> **Text excerpt**
Bank of Canada Rate Announcement Oct 19th, 2016

Katherine Martin • October 19, 2016

With all the recent government activity meant to bring stability to the Canadian housing market (read cool down Vancouver and Toronto), its no surprise that the bank of Canada has decided against making any drastic changes to the overnight rate in their announcement today. Here is the summary of where the government thinks we are at, along with a copy of the monetary policy report for October 2016. 

The Bank of Canada today announced that it is maintaining its target for the overnight rate at 1/2 per cent. The Bank Rate is correspondingly 3/4 per cent and the deposit rate is 1/4 per cent.

The global economy is expected to regain momentum in the second half of this year and through 2017 and 2018. After a weak first half, the US economy in particular is strengthening: solid consumption is being underpinned by strong employment growth and robust consumer confidence. However, because of elevated uncertainty, US business investment is on a lower track than expected.

> **Entries shown**

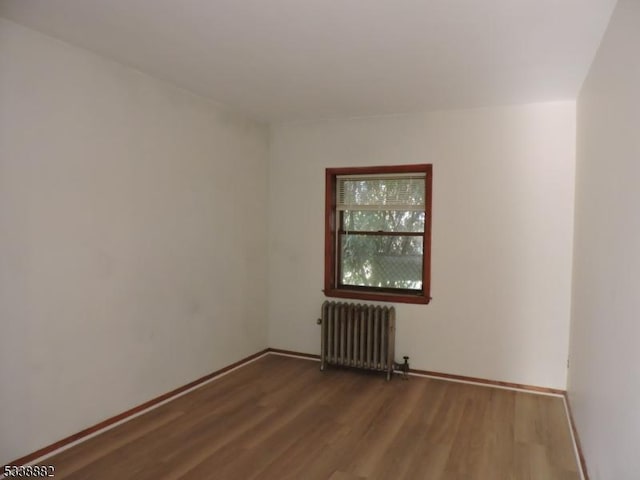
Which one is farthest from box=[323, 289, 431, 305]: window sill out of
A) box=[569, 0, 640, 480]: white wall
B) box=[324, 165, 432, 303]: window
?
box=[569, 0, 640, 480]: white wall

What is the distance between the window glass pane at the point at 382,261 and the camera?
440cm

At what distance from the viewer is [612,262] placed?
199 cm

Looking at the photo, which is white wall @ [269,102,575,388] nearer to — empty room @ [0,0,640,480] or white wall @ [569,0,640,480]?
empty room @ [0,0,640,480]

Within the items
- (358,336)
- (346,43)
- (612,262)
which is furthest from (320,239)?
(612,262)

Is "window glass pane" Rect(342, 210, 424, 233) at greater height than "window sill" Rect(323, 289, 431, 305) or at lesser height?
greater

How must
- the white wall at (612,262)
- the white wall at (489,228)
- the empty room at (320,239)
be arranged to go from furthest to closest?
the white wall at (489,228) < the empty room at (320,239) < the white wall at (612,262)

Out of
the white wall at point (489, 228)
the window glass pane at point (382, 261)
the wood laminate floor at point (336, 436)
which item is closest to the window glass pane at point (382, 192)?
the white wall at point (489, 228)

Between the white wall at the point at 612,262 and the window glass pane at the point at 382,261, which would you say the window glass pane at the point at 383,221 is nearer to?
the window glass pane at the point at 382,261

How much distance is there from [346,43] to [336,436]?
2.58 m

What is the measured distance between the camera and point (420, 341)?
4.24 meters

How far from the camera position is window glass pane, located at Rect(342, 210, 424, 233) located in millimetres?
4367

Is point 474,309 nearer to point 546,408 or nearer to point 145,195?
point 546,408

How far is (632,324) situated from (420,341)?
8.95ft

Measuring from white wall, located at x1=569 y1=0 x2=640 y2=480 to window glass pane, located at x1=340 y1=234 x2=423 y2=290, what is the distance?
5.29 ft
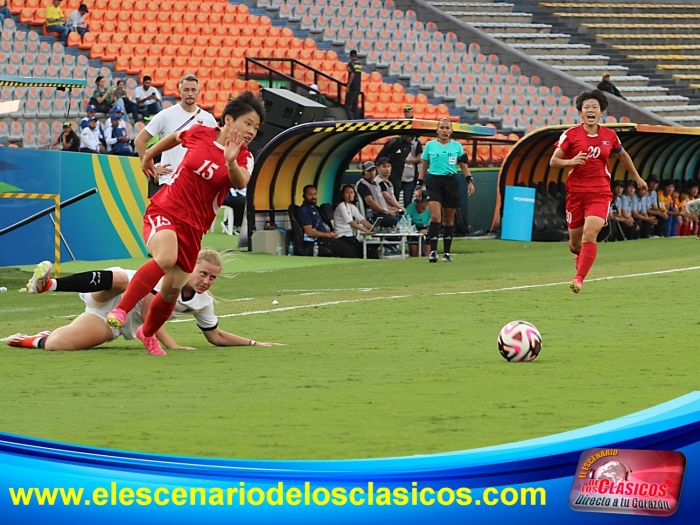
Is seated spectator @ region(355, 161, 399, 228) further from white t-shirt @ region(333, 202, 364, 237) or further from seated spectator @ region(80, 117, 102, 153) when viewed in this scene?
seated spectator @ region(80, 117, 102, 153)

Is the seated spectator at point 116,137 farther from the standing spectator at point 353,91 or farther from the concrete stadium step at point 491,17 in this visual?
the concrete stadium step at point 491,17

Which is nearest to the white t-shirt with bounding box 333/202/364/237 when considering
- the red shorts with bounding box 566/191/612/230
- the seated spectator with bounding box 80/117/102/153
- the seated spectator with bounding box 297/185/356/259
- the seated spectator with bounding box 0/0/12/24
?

> **Exercise set**
• A. In the Bank of Canada rate announcement, transcribe the passage starting with "The Bank of Canada today" and going on through "track than expected.".
• B. According to the Bank of Canada rate announcement, what is the deposit rate?
• C. Write the next part of the Bank of Canada rate announcement, picking up after its final sentence.

> **Expected responses**
• A.
The Bank of Canada today announced that it is maintaining its target for the overnight rate at 1/2 per cent. The Bank Rate is correspondingly 3/4 per cent and the deposit rate is 1/4 per cent.

The global economy is expected to regain momentum in the second half of this year and through 2017 and 2018. After a weak first half, the US economy in particular is strengthening: solid consumption is being underpinned by strong employment growth and robust consumer confidence. However, because of elevated uncertainty, US business investment is on a lower track than expected.

• B. 1/4 per cent

• C.
Looking through the choppiness of recent data, the profile for growth in Canada is now lower than projected in July’s  Monetary Policy Report (MPR). This is due in large part to slower near-term housing resale activity and a lower trajectory for exports. The federal government’s new measures to promote stability in Canada’s housing market are likely to restrain residential investment while dampening household vulnerabilities. Recent export data are improving but are not strong enough to make up for ground lost during the first half of 2016, despite the effects of the Canadian dollar’s past depreciation. Growth in exports over 2017 and 2018 are projected to be slower than previously forecast, due to lower estimates of global demand, a composition of US growth that appears less favourable to Canadian exports, and ongoing competitiveness challenges for Canadian firms.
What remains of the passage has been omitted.